EXTRACT PROVIDED
THE POST (2017)

Movie Review

The Post 2

I just love newspapers and movies about newspapers.   The Post (2017) rivals some of the best pictures from the past such as Citizen Kane (1941), The Front Page (1974), and All the President’s Men (1976). The Post probably has more in common with All the President’s Men than the others because both movies are about the same newspaper, the Washington Post, and the subject matter was similar; political intrigue. As a matter of fact, the Watergate break in happened the very next year after the publication of the Pentagon Papers and resulted in the resignation of an American president, Richard Nixon. But that is another story and another movie.  These movies show the power of the press and its importance in American society. Justice Hugo Black once said, “Only a free and unrestrained press can effectively expose deception in government.”

The Post gives us a nostalgic look back at what the newspaper business used to be like. From the loud, busy, bustling news room to the Linotype operators and the press room, it was a miracle they were able to get a paper out on time as it was such a huge undertaking. Things have changed in the world of journalism since the advent of computers and the internet, but I found it fascinating to see the actual operation of getting a paper out on deadline. I’ve seen it before in real life. As a young Loss Control Representative two of my accounts were the Louisville Courier-Journal and Standard Gravure. Together they published two daily newspapers. It was my job six times a year to inspect their entire operation. It was a fascinating and exciting process to witness.

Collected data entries

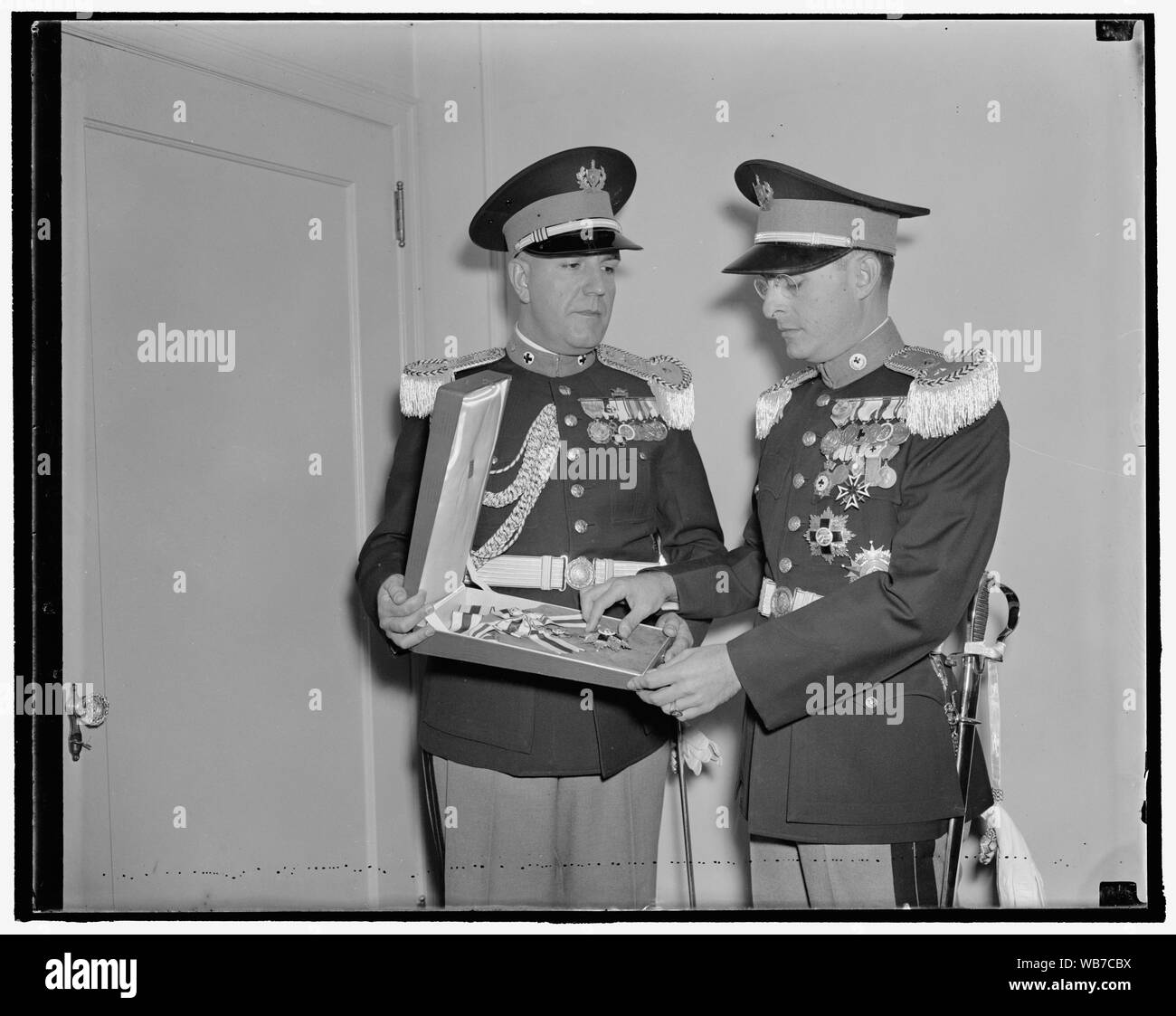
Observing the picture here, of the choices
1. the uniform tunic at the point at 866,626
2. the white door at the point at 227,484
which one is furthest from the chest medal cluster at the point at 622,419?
the white door at the point at 227,484

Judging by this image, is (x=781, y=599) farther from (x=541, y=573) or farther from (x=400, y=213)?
(x=400, y=213)

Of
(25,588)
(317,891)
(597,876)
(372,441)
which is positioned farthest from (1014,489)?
(25,588)

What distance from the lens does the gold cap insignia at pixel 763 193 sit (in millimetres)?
1943

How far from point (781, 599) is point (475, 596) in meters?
0.48

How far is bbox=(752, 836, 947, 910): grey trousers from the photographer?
5.88ft

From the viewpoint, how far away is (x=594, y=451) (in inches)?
80.2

TO DO
1. According to the movie review of The Post, which newspaper is the subject of both The Post and All the President's Men?
2. Extend the movie review of The Post, beginning right after its final sentence.

ANSWERS TO THE EXERCISE
1. The Washington Post.

2.
The Post is concerned with the publication of the infamous and so-called Pentagon Papers. When American military analyst Daniel Ellsberg (Matthew Rhys) realizes the extent of the US government’s deception regarding the Vietnam War, he copies top-secret documents that would become the Pentagon Papers.  Ben Bradlee, editor of the Washington Post, played to perfection by Tom Hanks, discovers the New York Times has scooped them with an explosive expose on those papers. Nixon gains a court injunction on the New York Times prohibiting them from further publication of the Papers or what they have learned from them. Bradlees finds Ellsberg and obtains copies for himself and talks the owner of the Washington Post, Katherine Graham, into publishing them. Meryl Streep plays Katherine Graham in one of her best performances in years. The case goes before the Supreme Court and a ruling in favor the Times and the Post is rendered. One justice was quoted as saying, “The court rules in favor of the governed, not the governors.”

Steven Spielberg is not my favorite director, but that is just a matter of personal taste. He is unquestionably an American master filmmaker. I loved his Indiana Jones series and Close Encounters of the Third Kind. But His masterpiece, in my opinion, was and always will be, Schindler’s List. The Post comes in a close second.

Media is the Enemy

 Really?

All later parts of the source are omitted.